Woman rescued from Indonesia landslide after 13 hours

February 05, 2018 11:56 PM

Rescuers in Indonesia pulled a woman alive from a car trapped by a landslide for 13 hours as torrential rains caused havoc in parts of the capital and neighboring West Java, killing at least five people.

Television stations broadcast the frantic rescue effort near Jakarta's international airport throughout the night. Rescuers in orange uniforms finally pulled the trapped woman from her car at about 7 a.m. on Tuesday.

Another woman rescued several hours earlier from the same car died in hospital, an executive of the company she worked for told local TV.

Muhammad Syauqi, the head of National Search and Rescue Agency, said the landslide caused the wall of an underpass to collapse, trapping the car and injuring the women.

Both women worked for GMF Aeroasia, a subsidiary of national airline Garuda Indonesia.

Seasonal downpours cause dozens of landslides and flash floods each year in Indonesia, an archipelago of more than 17,000 islands where millions of people live in mountainous areas or on flood plains.

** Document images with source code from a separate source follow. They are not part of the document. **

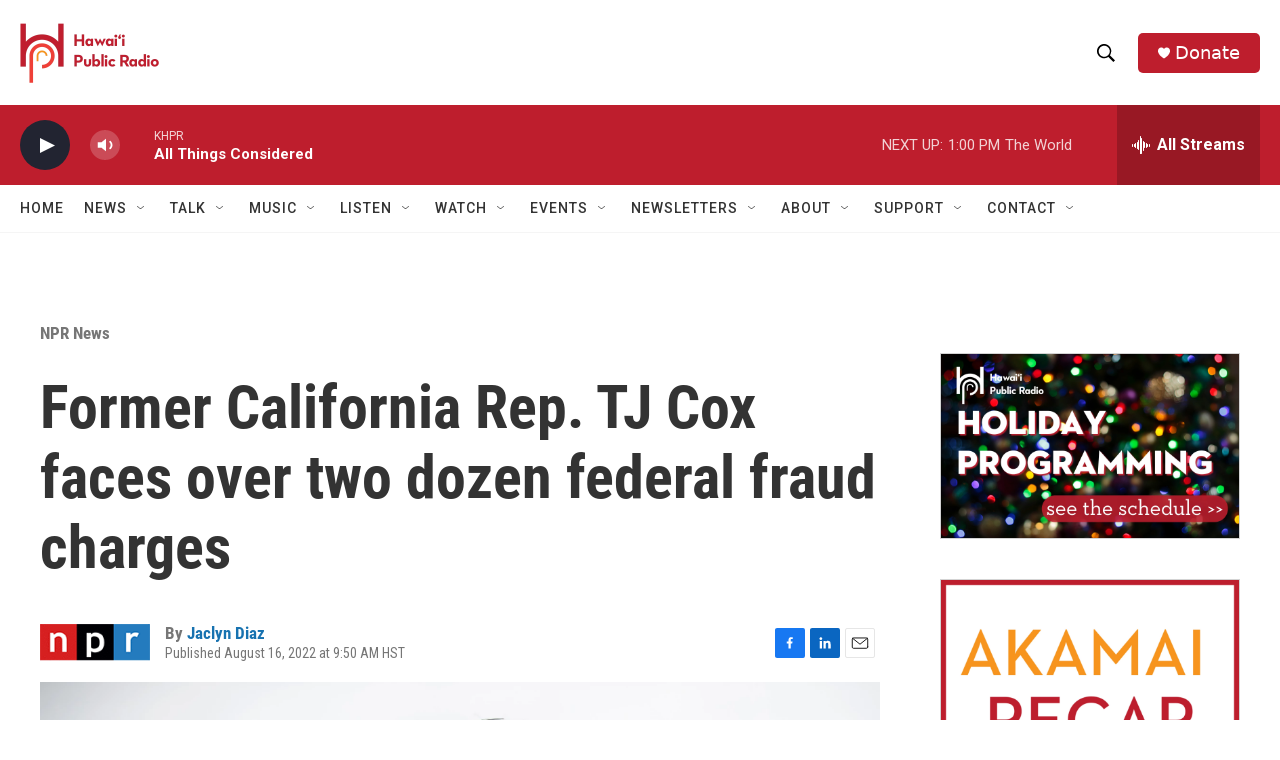

--- FILE ---
content_type: text/html; charset=utf-8
request_url: https://www.google.com/recaptcha/api2/aframe
body_size: 268
content:
<!DOCTYPE HTML><html><head><meta http-equiv="content-type" content="text/html; charset=UTF-8"></head><body><script nonce="V-QPCbjVk7jTVCYPct2c5Q">/** Anti-fraud and anti-abuse applications only. See google.com/recaptcha */ try{var clients={'sodar':'https://pagead2.googlesyndication.com/pagead/sodar?'};window.addEventListener("message",function(a){try{if(a.source===window.parent){var b=JSON.parse(a.data);var c=clients[b['id']];if(c){var d=document.createElement('img');d.src=c+b['params']+'&rc='+(localStorage.getItem("rc::a")?sessionStorage.getItem("rc::b"):"");window.document.body.appendChild(d);sessionStorage.setItem("rc::e",parseInt(sessionStorage.getItem("rc::e")||0)+1);localStorage.setItem("rc::h",'1767135119870');}}}catch(b){}});window.parent.postMessage("_grecaptcha_ready", "*");}catch(b){}</script></body></html>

Rescuers on Tuesday said three bodies were recovered from a village near Bogor in West Java including a 1-year-old child. Two children aged eight and 10 were still missing.

On Monday, rescuers retrieved a body from villages ravaged by landslides in the hilly West Java resort town of Puncak and were searching for eight others.

The landslides blocked the main road connecting the area to Jakarta.

The capital, with more than 30 million people in its greater metropolitan area, has raised its flood alert to the highest level.